Mnóstw komiksów o disnejowskich kaczkach jest
wznawianych co jakiś czas na polskim rynku. Klasyczne dzieła Barksa publikowane
zarówno w magazynie „Kaczor Donald”, jak i kolekcji „Kaczogród” czy niektóre z
opowieści powracających w kolejnych odsłonach „Gigantów” znane są chyba każdemu
miłośnikowi tematu. Żadna z nich jednak nie doczekała się tylu reedycji co
monumentalna saga „Życie i czasy Sknerusa McKwacza”, opus magnum Dona Rosy,
która w niniejszej kolekcji ukazuje się na polskim rynku już po raz czwarty.
Ale nic w tym dziwnego, bo to nie tylko najdoskonalsza kacza opowieść, ale po
prostu jeden z najlepszych komiksów w dziejach, który znać powinien dosłownie
każdy.
Sknerus McKwacz wyruszył ze Szkocji do Ameryki
szukać szczęścia, pieniędzy i spełnienia. Zaczął jako pucybut, potem pływał na
statku po Missisipi, był też hodowcą bydła i szukał złota w Afryce. Teraz
wyrusza oddać się gorączce złota w Klondike, gdzie spotka piękną Złotkę. Czeka
go także powrót do Szkocji, a potem poszukiwanie szczęścia w Kaczogrodzie,
gdzie będzie musiał zmierzyć się z problemami, jakich nawet on nie przewidział.
Trafi też na Titanica, spotka zombie, zapomnie o rodzinie, a wszystko to na
dodrze do zostania najbogatszym kaczorem świata. Ale czy pieniądze to wszystko?
Co z bliskimi? I czy ma jeszcze szansę przypomnieć sobie, jak to było być kimś
biednym, ale kochanym?
W czym tkwi taka niezwykła siła tego dzieła?
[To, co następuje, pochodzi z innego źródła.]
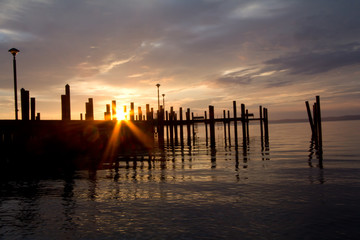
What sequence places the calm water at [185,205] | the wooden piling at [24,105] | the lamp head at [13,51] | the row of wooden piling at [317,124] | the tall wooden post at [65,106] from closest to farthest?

Przede
wszystkim w tym, że opowieść tu ukazana idzie pod prąd wyznaczonego przez
Disneya nurtu. Rosa wprowadza tu bowiem wiele elementów, które dotąd nie miały
miejsca, albo po prostu nie były traktowane w taki sposób, w jaki on je
traktuje. Pierwszą z nich jest wierność historyczna i odtworzenie realiów
danych czasów. Może i w filmowym stylu, może rzeczywiście bardziej tak, jak
chce tego od nas popkultura niż fakty, a jednak w sposób fascynujący,
urzekający i przekonujący. Nawet pomimo tego, że mamy przecież do czynienia z
komiksem humorystycznym. Kolejną rzeczą, jakiej nigdy wcześniej w opowieściach
o kaczkach się nie spotkało, jest konkretne umiejscowienie akcji w czasie i na
świecie. Komiksy z tej serii zawsze były ponadczasowe z tego też względu, że
nie rozgrywały się w ramach konkretnych dat (a co za tym idzie i krajów – były
wyjątki od tych reguł, ale luźno traktowały podobne elementy). Don Rosa się tym
nie przejął i dzięki tak prostemu i oczywistemu zabiegowi, pokazał realizm,
prawdę i niezwykłą siłę.
Skąd to się wzięło? Oczywiście z faktu, że autor z
pełną powagą podszedł do materii opowieści. Rosa nigdy nie traktował swoich
bohaterów, jak papierowych postaci z bajek. Dla niego były to osoby z krwi i
kości, a co za tym idzie takie, które zmieniają się, starzeją się, umierają. A
kwestia czasów? Wynika to z komiksów jego poprzednika i twórcy postaci
Sknerusa, Carla Barksa. Sknerus bowiem debiutował w roku 1947 w komiksie
„Wielka niedźwiedzica” (wydanym w Polsce w jednym z tomów kolekcji „Kaczogród”)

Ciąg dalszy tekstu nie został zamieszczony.